Burası Annecy, Fransa. Eski bir hapishane binasında dolaşıyorum. Harcı kim karmış, taşı kim kesmiş, tesisatı kim döşemiş bilmem. Bildiğim, binanın Fransa’da, Annecy tapusuna kayıtlı olduğu. Yani amelesi kim olursa olsun, sahibi Fransa.
Bir Türk markasının Romanya’da üretim yapması onu Romanyalı yapmayacağı gibi, bir Fransız markasının Türkiye’de üretim yapması da onu Türk yapmaz.
Şirketler üretim tesislerinin lokasyonunu işçi giderleri, çalışma kolaylığı, pazara yakınlık gibi birçok parametreye bakarak seçerler.

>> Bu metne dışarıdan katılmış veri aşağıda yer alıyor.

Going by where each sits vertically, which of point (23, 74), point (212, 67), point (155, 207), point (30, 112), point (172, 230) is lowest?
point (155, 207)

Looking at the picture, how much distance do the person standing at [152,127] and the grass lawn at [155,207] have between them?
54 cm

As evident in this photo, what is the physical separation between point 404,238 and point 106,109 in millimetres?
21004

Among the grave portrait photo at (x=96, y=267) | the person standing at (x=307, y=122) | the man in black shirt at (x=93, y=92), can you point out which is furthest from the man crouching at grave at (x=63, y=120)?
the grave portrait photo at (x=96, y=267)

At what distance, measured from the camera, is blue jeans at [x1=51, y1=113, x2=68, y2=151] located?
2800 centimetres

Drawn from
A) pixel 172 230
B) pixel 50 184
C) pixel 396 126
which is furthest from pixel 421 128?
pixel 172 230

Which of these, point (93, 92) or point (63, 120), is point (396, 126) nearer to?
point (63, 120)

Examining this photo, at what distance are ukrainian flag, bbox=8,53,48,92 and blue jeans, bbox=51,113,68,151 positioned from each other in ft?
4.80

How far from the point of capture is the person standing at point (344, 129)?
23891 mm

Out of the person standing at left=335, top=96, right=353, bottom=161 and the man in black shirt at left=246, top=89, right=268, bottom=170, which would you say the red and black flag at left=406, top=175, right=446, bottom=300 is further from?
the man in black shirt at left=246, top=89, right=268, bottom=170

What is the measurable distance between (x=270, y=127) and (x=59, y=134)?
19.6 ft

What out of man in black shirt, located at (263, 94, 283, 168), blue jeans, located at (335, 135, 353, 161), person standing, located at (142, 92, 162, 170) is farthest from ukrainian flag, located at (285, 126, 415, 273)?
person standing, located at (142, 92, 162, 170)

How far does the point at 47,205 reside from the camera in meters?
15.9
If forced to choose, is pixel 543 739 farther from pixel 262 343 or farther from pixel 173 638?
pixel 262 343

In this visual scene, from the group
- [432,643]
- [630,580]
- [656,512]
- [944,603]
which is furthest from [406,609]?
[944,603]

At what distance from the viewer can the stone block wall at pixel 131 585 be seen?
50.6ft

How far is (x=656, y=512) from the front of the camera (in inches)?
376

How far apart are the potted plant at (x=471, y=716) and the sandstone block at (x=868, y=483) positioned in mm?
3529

Bu dengeler değişirse alır götürür başka yere, hani bizim markaydı ya diye ardından bakakalırsın.
Renault Bursa’da 500 sene otomobil üretse, yüz bin kişiye maaş verse de bir Fransız şirketidir.
Arjantin, Belçika, Brezilya, Çin, Fas, Hindistan, İran, İspanya, Kolombiya, Meksika, Portekiz, Slovenya, Şili… Hepsinde Renault fabrikaları var. Raporlar nereye gidiyor? Kararları kim veriyor? Boulogne-Billancourt, Fransa. Bitti.
Çocukluğunuzdan kalma Toros hatıralarınız var diye Türk firması sanmayın. Volkswagen Manisa’da fabrika açmayı başarsaydı ona da mı Türk diyecektiniz? Şişecam Bulgaristan’da fabrika açtı diye Bulgar markası mı oldu?
Louis Vuitton ne kadar Türk’se Renault da o kadar Türk’tür.
İstihdam başka şey, sermaye başka. Renault yarın Japonlara satılsa Türkiye’de bir değişiklik olmayacak. Patron değişecek sadece.
Nasıl bugün The North Face bot aldığınızda içinde made in Vietnam etiketi görünce “vay be Vietnamlılar ne bot yapmış, helal olsun,” demiyorsanız, Rusya’da Lacoste alan biri de made in Turkey ibaresini görünce “helal olsun Türklere,” demiyor.
Lacoste’a güvendiği için alıyor, Ayşe Teyze diktiği için değil. Tasarımı yapan da, marka algısını oluşturan da, imaj için bütçeyi ayarlayan da Fransa. Bizim yaptığımız dikiş dikmek.
Önce bunu anlayalım, boykot moykot işlerini daha sonra düşünürüz.